Available data:

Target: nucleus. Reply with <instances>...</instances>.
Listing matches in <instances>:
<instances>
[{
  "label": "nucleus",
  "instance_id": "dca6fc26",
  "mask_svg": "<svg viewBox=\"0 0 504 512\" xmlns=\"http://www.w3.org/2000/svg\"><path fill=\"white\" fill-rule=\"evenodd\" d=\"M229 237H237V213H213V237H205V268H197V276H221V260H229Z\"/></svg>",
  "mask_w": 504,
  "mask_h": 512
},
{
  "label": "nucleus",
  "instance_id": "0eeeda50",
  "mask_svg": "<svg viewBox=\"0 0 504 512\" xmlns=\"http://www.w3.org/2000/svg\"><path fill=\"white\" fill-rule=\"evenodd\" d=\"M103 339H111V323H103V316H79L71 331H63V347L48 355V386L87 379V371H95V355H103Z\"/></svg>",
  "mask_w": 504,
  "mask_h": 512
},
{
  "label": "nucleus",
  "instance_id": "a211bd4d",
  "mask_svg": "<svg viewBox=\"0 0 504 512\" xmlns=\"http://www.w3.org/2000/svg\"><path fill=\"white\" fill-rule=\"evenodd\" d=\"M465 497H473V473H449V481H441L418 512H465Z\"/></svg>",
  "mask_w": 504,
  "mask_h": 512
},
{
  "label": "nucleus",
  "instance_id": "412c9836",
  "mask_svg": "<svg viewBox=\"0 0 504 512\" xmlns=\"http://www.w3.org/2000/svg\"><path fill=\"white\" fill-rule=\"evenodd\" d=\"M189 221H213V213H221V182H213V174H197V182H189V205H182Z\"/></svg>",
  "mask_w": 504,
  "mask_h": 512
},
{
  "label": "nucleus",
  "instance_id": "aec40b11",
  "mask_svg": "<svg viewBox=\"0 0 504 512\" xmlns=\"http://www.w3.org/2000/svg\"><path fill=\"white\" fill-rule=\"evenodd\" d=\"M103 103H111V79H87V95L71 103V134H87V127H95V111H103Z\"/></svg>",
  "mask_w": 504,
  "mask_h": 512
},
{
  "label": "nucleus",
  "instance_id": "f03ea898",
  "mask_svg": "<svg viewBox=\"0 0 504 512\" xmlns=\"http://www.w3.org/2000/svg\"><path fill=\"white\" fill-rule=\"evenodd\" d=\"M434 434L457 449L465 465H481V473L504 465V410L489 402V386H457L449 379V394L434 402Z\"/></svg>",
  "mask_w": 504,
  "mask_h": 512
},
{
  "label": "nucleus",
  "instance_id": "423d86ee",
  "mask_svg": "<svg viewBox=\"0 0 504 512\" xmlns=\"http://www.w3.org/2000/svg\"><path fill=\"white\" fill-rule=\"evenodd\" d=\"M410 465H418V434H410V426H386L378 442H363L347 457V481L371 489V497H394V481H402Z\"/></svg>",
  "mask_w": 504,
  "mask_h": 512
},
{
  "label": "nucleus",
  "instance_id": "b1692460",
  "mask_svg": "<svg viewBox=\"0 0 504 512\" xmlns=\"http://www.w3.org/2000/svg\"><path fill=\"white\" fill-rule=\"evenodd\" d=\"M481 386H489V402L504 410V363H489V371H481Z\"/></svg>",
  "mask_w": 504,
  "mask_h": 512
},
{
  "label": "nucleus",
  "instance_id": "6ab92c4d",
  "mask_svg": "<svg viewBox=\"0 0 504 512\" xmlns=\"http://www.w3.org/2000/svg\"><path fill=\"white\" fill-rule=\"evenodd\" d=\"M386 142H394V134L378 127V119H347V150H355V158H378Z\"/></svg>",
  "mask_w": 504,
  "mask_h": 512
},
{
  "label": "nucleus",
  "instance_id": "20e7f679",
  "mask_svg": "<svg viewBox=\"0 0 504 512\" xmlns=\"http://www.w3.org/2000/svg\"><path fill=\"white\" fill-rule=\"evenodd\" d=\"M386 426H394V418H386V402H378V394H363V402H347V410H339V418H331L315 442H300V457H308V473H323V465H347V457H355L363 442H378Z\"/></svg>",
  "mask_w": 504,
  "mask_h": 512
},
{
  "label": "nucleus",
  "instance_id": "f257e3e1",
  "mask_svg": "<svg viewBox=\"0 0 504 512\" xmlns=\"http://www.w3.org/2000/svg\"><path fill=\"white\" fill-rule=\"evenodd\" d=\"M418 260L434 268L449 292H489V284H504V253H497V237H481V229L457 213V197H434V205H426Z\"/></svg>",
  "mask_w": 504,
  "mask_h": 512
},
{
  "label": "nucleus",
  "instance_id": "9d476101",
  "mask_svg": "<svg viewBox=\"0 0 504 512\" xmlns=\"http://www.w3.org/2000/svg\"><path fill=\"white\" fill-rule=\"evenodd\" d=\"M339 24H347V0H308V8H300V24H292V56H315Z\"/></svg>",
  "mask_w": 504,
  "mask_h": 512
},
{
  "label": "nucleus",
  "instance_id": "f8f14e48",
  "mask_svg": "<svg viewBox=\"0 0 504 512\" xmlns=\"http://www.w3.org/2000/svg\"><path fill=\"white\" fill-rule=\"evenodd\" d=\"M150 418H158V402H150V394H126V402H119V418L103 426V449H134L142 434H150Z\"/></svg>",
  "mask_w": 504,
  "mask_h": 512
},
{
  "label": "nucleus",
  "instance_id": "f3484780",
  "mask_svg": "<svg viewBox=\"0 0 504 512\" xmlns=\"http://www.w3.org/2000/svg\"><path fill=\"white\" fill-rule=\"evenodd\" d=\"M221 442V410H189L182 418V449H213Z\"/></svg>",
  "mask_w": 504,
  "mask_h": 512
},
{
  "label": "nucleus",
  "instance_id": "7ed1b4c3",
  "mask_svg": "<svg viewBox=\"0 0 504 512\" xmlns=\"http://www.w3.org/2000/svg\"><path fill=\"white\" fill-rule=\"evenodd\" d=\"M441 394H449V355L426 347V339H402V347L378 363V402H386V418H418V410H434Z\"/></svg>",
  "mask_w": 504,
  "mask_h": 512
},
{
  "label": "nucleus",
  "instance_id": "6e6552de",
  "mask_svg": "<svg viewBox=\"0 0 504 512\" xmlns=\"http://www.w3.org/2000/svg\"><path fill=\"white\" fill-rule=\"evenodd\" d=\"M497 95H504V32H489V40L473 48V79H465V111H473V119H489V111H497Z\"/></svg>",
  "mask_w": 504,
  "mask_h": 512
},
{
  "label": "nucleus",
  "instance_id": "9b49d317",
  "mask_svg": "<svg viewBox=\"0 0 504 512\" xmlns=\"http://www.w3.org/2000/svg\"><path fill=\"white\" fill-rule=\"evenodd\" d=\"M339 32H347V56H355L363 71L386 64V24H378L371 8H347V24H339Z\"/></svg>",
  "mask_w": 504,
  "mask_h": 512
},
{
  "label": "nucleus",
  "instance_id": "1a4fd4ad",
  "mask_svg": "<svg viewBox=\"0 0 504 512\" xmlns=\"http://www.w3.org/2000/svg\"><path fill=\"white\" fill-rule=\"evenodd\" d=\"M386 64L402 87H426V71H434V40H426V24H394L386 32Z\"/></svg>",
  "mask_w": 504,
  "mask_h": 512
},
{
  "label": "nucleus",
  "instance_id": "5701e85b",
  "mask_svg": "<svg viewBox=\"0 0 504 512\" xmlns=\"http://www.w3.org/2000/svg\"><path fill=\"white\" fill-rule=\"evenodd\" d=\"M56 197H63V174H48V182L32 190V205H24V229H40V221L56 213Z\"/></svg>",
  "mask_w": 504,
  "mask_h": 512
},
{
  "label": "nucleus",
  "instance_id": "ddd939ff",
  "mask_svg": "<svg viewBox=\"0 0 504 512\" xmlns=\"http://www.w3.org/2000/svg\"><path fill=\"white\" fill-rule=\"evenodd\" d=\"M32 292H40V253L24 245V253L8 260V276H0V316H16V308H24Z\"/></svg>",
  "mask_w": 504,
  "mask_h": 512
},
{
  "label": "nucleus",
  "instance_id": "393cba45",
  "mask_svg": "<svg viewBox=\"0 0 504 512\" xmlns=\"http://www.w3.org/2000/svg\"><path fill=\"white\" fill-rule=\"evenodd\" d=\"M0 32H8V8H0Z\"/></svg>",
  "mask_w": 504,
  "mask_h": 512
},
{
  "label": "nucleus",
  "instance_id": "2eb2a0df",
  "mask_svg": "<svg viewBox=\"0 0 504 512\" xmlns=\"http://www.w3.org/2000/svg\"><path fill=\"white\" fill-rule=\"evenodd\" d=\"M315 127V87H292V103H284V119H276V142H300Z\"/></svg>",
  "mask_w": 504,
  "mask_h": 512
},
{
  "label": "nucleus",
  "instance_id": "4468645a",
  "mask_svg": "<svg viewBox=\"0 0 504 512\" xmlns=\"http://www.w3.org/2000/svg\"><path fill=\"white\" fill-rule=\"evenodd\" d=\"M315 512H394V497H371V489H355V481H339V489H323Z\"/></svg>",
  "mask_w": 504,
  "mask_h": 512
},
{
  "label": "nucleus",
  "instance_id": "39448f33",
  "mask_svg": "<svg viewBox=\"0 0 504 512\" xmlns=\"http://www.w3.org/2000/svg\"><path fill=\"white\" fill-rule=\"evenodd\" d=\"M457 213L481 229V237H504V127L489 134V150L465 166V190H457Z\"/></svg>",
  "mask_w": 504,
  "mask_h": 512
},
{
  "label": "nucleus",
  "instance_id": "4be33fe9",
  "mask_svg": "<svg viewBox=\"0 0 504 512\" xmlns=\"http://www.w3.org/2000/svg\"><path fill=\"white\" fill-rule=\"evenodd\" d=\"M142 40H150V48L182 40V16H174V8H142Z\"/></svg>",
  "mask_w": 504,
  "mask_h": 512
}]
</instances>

What the exercise asks: Report how many lines of the material contain the string "instances", treating uppercase and lowercase as different. Give only the number.

Solution to this exercise: 4